August 18, 2010
VIA EDGAR
Ms. Christina DiAngelo
Senior Staff Accountant
U.S. Securities and Exchange Commission
Division of Investment Management
Office of Disclosure and Review
100 F Street NE
Washington D.C. 20549-8626
RE:
Clough Global Equity Fund (the “Registrant” or the “Fund”)
Investment Company Act File No. 811-21712
Dear Ms. DiAngelo,
On behalf of the Registrant, this letter responds to your comments communicated orally to ALPS Fund Services, Inc. (“ALPS”), the administrator of the Registrant, on July 21, 2010, with respect to the review of the Registrant by the Securities and Exchange Commission (the “Commission”). You noted that certain of the comments are follow up remarks to comments delivered by you on June 17, 2010, and the Registrant’s responses thereto filed with the Commission on July 15, 2010. You stated that the purpose of the Commission’s review was designed to ensure that the filings made by the Registrant with the Commission, including the accompanying Registrant disclosures, complied with the Sarbanes-Oxley Act of 2002.
Set forth in the numbered paragraphs below are your comments of July 21, 2010, followed by the Registrant’s responses. In response to your request, this letter is being submitted to the Commission as a correspondence filing via EDGAR within thirty (30) days of receipt of your comments.
1)
Comment:
On June 17, 2010 you delivered the following comment:
Per Rule 17g-1(g)(1) of the Investment Company Act of 1940, as amended (the “1940 Act”), the Registrant is required to file with the Commission a copy of its fidelity bond via a 40-17g filing and, amongst other items, include in the filing a statement showing the amount of the single insured bond which the Registrant would have provided and maintained had it not been named as an insured under a joint insured bond.

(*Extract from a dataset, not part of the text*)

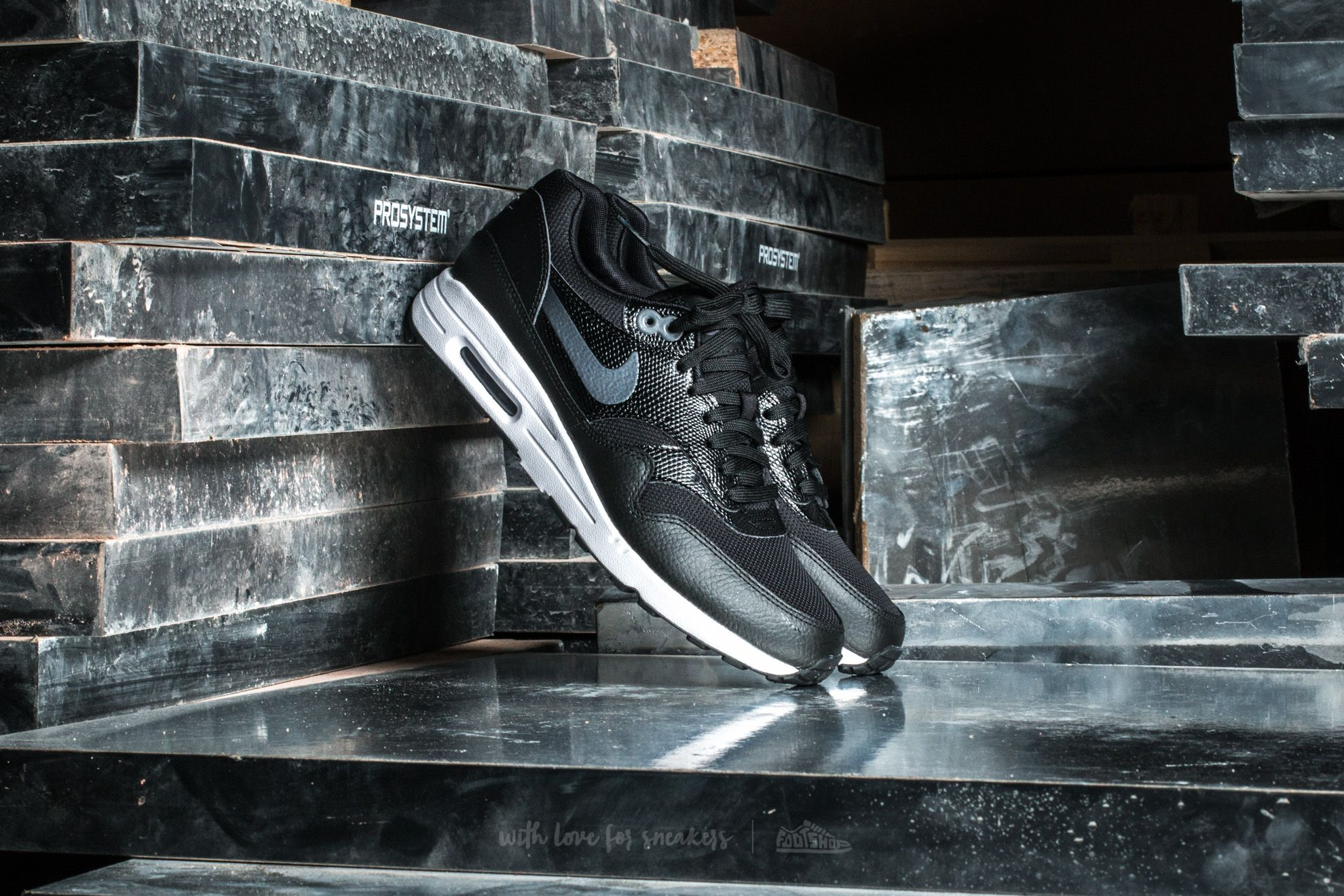 Nike W Air Max 1 Ultra 2.0 Black/ Metallic Hematite-Black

You stated that the Registrant’s filing pursuant to Rule 17G-1(g) of the 1940 Act as filed with the Commission via a 40-17g filing on August 7, 2009, contains a statement in the correspondence letter to the Commission that the fidelity bond is a joint policy with the Clough Global Allocation Fund and Clough Global Opportunities Fund, and if the bond insured only the Registrant, and was not a joint policy, the liability would be $1,000,000. You stated that the Clough Global Allocation Fund’s 40-17g filing filed on August 7, 2009, with the Commission contains a statement in the correspondence letter to the Commission that the fidelity bond is a joint policy with the Registrant and Clough Global Opportunities Fund, and if the bond insured only the Clough Global Allocation Fund, and was not a joint policy, the liability would be $1,000,000. You further stated that the Clough Global Opportunity Fund’s fidelity bond filing filed with the Commission on August 7, 2009, notes that the fidelity bond is a joint policy with the Clough Global Allocation Fund and the Registrant, and if the bond insured only the Clough Global Opportunities Fund, and was not a joint policy, the liability would be $1,500,000. You noted that the Registrant’s fidelity bond filed with the Commission on August 7, 2009, has a coverage limit of $2,500,000 and questioned whether it should be $3,500,000.

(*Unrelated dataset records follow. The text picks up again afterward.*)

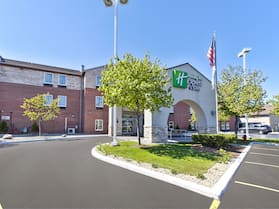 Holiday Inn Express Hotel & Suites Benton Harbor, an IHG Hotel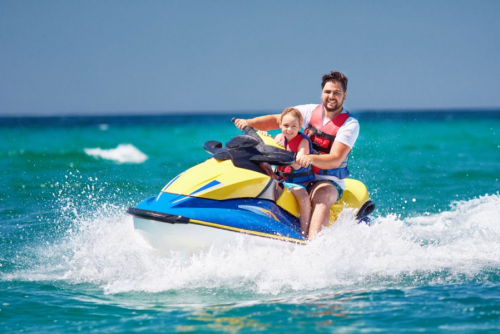 happy dad with is kid - resilient to stress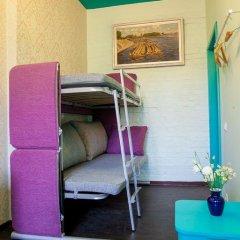 Мини-отель Pro100Piter Стандартный семейный номер с разными типами кроватей (общая ванная комната) фото 4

You noted that the Registrant’s response as follows on June 17, 2010, did not adequately address your concern as to whether the Registrant’s fidelity bond policy is in compliance with Rule 17g-1:
The joint fidelity bond coverage limit for the Registrant, Clough Global Allocation Fund and Clough Global Opportunities Fund is $2,500,000. Each has a right to claim individually amounts that if all claimed together would exceed the total coverage of the joint fidelity bond. The Fidelity bond filed with the Commission on August 7, 2009 states the correct coverage limit.
Response:
Rule 17g-1(d)(2) states that, “a joint insured bond shall be in amount at least equal to the sum of the total amount of coverage which each registered management investment company named as an insured would have been required to provide and maintain individually pursuant to the schedule hereinabove [redacted] had each such registered management investment company not been named under a joint insured bond.” For purposes of the fidelity bond filed with the Commission on August 7, 2009, the Registrant had approximately $350 million gross assets at the end of the most recent fiscal quarter prior to the fidelity bond and thus under Rule 17g-1(d)(1) was required to have a minimum bond of $750,000. The Clough Global Allocation Fund (“GLV”) had approximately $218 million gross assets at the end of the most recent fiscal quarter prior to the fidelity bond and thus under Rule 17g-1(d)(1) was required to have a minimum bond of $600,000. The Clough Global Opportunity Fund (“GLO”) had approximately $922 million gross assets at the end of the most recent fiscal quarter prior to the fidelity bond and thus under Rule 17g-1(d)(1) was required to have a minimum bond of $1,000,000. Pursuant to Rule 17g-1(d)(2), the sum of the total amount of coverage for the Registrant, GLV and GLO was $2.35 million. The Registrant’s, GLV’s and GLO’s joint fidelity bond filed with the Commission on August 7, 2009 had coverage of $2.5 million thus exceeding the minimum requirements under Rule 17g-1(d)(2). However, the cover letter filed with the Commission on August 7, 2009 by the Registrant incorrectly stated that the Registrant and GLV would have had a $1 million policy and GLO would have a $1.5 million policy. The cover letter should have stated that the Registrant would have had a $750,000 policy, GLV would have had a $600,000 policy and GLO would have had a $1,000,000 policy. The Registrant will ensure that future cover letters filed with the Commission pursuant to Rule 17g-1 state the correct coverage minimums.
3)
Comment:
You provided several comments regarding the Registrant’s Form N-CSR filing for its fiscal year ended March 31, 2010, as filed on June 7, 2010:
(a) In Note 6 to the Financial Statements “Leverage”, you noted that the Registrant has entered into a Committed Facility Agreement (the “Facility”) with BNP Paribas Prime Brokerage, Inc. (“BNP”) that allows the Fund to borrow up to a certain limit and in turn BNP has the ability to register certain collateral (“Collateral”) delivered by the Registrant to BNP in its own name or in another name other than the Registrant to pledge, re-pledge, sell, lend or otherwise transfer or use the collateral (the “Hypothecated Securities”). You inquired as to whether the reference to registering a security in the name of BNP meant registering the securities for resale under the Securities Act of 1933. You also questioned whether the Hypothecated Securities are treated as a senior security under Section 18(a)(1) of the 1940 Act and thus are subject to an asset coverage test of 300%.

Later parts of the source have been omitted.